= Representation of the People Order, 1972 =

Representation of People Order, 1972 (গণপ্রতিনিধিত্ব আদেশ, ১৯৭২) is a set of laws governing how members of parliament are elected, the role of the Election Commission, and registration of Bangladeshi political parties.

== History ==
The Representation of People Order was promulgated on 26 December 1972 and repealed the Legal Framework Order and the National and Provincial Assemblies (Election) Ordinance of 1970. The law governs the election of members of parliament in Bangladesh and the registration of political parties with the Election Commission. Political parties must meet three conditions under the ordinance to register with the Election Commission. It tasks the Election Commission with providing returning officers for each parliamentary constituency during elections.

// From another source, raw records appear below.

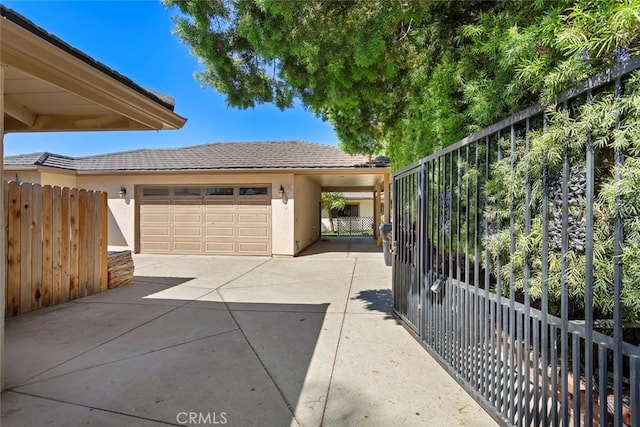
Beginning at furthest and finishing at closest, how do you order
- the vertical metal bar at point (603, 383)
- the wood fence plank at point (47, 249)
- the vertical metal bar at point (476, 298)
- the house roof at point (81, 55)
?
the wood fence plank at point (47, 249) < the vertical metal bar at point (476, 298) < the house roof at point (81, 55) < the vertical metal bar at point (603, 383)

The Order was amended in August 2008 through the Representative of People Order (Amendment) Ordinance which was passed in the parliament in 2009.

In 2018, the Order was further amended through the Representation of the People Order (amendment) Order, 2018 which allowed the use of electronic voting machines in elections. The Executive Committee of the National Economic Council approved 38.25 billion taka for the purchase of electronic voting machines.

In 2020, the Election Commission tried to reduce their own power through a proposed amendment to the Order and creating a separate Registration of Political Parties Act, 2020. Ali Imam Majumder, Shahdeen Malik, Badiul Alam Majumder, M Hafizuddin Khan, and other political commentators criticised the move. Mahbub Talukder, an election commissioner, sent a dissent note on the proposal.